TOWARD A MESSIER MOI
By MICHAEL PERKINS
I SPENT THE FIRST TEN YEARS OF MY PHOTOGRAPHIC LIFE in a more or less constant state of frustration, given that I had not mastered the mechanical basics of the art, measuring the “success” of my pictures only in that light. The “if only’s” ruled my thoughts; if only I had a better camera; if only I could get more even results; if only I could make my subjects look more “realistic”. Everything in those early years….personal emotion, vision, impact….was subordinated to a worshipful pursuit of technical precision. I shot like I was recording illustrations for a travel brochure.
Miraculously, the digital age has eliminated a lot of the risk that used to confound me and other shooters. In such an era, we, more often than not, get some kind of usable picture, freer than ever before from technical defects. In this way, our cameras protect us from our messier selves. But that, in turn, can lead us to another kind of failure, one in which we neglect the unpredictable but potentially exciting irregularities that stamp our personalities onto our images. In recent years, almost as a kind of correction or recoil, photogs in the Age Of Guaranteed Outcome have sought to retro-fit photographs with the feeling that this is not a perfect process. This shift has been seen in several trends: the re-introduction of lo-fi film cameras, which actively seek the accident or the tech fail; post-processing apps which aim not merely to evoke the look of other eras, but to illustrate that uncertainty and imprecision are key parts of memory; and art glass and instant photography that romanticize the random.

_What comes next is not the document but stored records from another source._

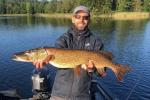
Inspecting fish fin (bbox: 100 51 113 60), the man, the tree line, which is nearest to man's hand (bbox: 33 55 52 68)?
the man

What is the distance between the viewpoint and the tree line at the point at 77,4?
63031mm

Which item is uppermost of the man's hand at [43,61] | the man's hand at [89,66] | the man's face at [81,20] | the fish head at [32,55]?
the man's face at [81,20]

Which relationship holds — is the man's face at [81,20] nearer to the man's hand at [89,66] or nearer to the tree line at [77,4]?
the man's hand at [89,66]

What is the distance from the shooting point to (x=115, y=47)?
2125 centimetres

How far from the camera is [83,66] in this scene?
3.88 m

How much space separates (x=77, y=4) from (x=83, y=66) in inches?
2645

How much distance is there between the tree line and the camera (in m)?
63.0

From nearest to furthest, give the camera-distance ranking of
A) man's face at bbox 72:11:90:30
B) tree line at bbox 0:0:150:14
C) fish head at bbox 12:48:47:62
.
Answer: man's face at bbox 72:11:90:30, fish head at bbox 12:48:47:62, tree line at bbox 0:0:150:14

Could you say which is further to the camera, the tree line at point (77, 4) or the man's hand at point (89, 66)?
the tree line at point (77, 4)

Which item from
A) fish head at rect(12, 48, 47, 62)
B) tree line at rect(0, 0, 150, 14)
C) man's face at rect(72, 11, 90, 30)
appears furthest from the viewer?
tree line at rect(0, 0, 150, 14)

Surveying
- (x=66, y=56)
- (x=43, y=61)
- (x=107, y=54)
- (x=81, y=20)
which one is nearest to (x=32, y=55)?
(x=43, y=61)

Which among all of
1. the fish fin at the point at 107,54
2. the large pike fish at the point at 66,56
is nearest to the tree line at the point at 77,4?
the fish fin at the point at 107,54

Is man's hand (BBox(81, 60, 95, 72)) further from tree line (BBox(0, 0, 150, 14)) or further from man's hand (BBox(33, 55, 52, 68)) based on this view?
tree line (BBox(0, 0, 150, 14))

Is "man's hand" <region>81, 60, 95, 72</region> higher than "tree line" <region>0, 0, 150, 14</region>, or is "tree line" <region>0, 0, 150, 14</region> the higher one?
"tree line" <region>0, 0, 150, 14</region>
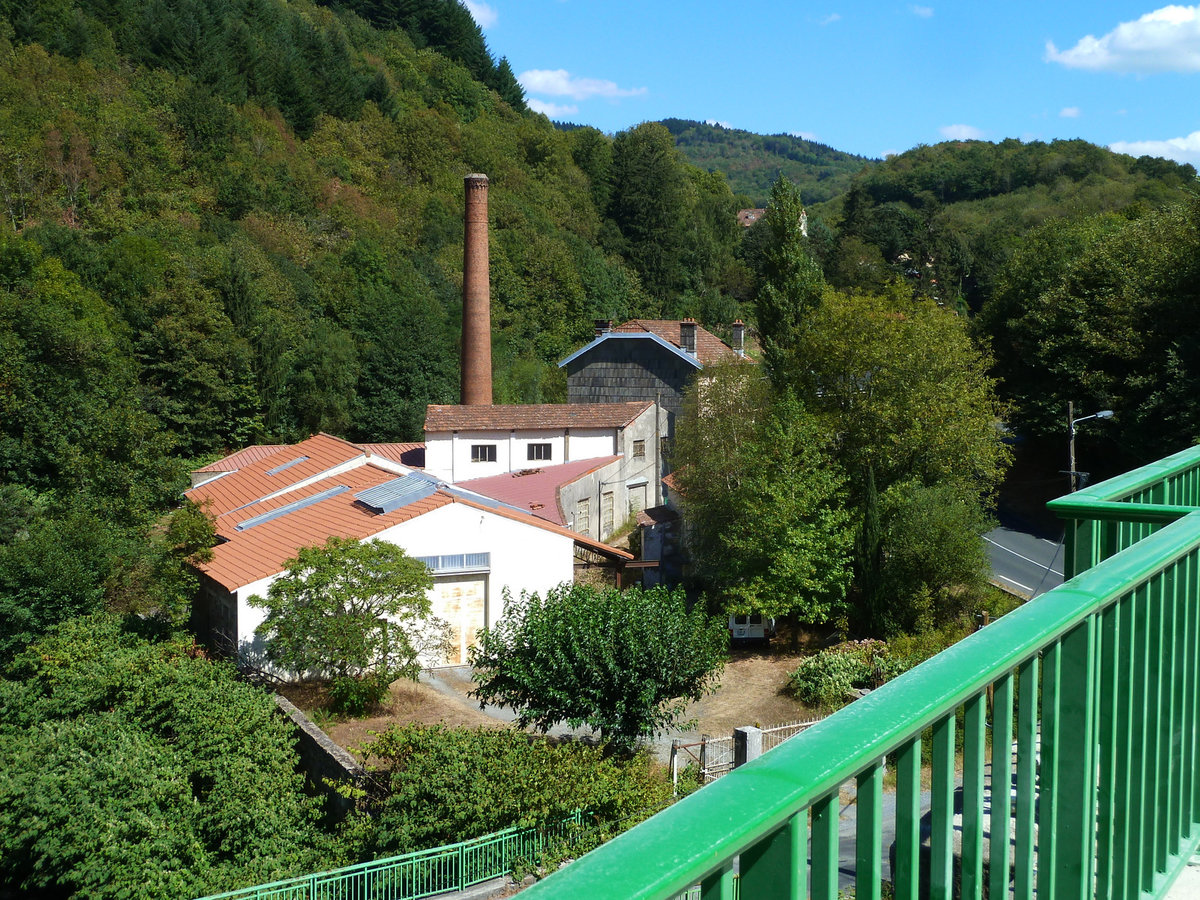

I have come full circle in these times, opting occasionally to overrule reality in pursuit of feeling. The master shot of the above image, taken at some distance, originally smoothed out the rougher textures of the urban rooftops, or at least those that I saw in my mind. The un-retouched “reality” of the subject was too pretty, if you will, straight out of the camera. A quick HDR conversion, however, brought every brick and stone into gritty relief; meaning that I had to deliberately re-flaw the image to make it truer, saying a polite “no thanks” to the “actual” look delivered by my advance device. I needed some wrongness to be put back in the scene to make it right.
When we express ourselves with a minimum of even well-meaning interference between initial vision and final result, we produce a really inconsistent mix of correct and incorrect execution, making our hits nearly as mysterious as our misses. But this personal autographing of our images is important, more so than ever before, especially as we peer into the dark, spooky cave of A.I. and wonder how to keep our work truly ours. One thing is sure; authorship, properly asserted, cannot be counterfeited or aped, and photographs can never merely be about a mixtures of processes. It’s in the sloppy soup of the actual human brain that anything pretending to true “art” resides, and that unique product can never be assimilated or simulated.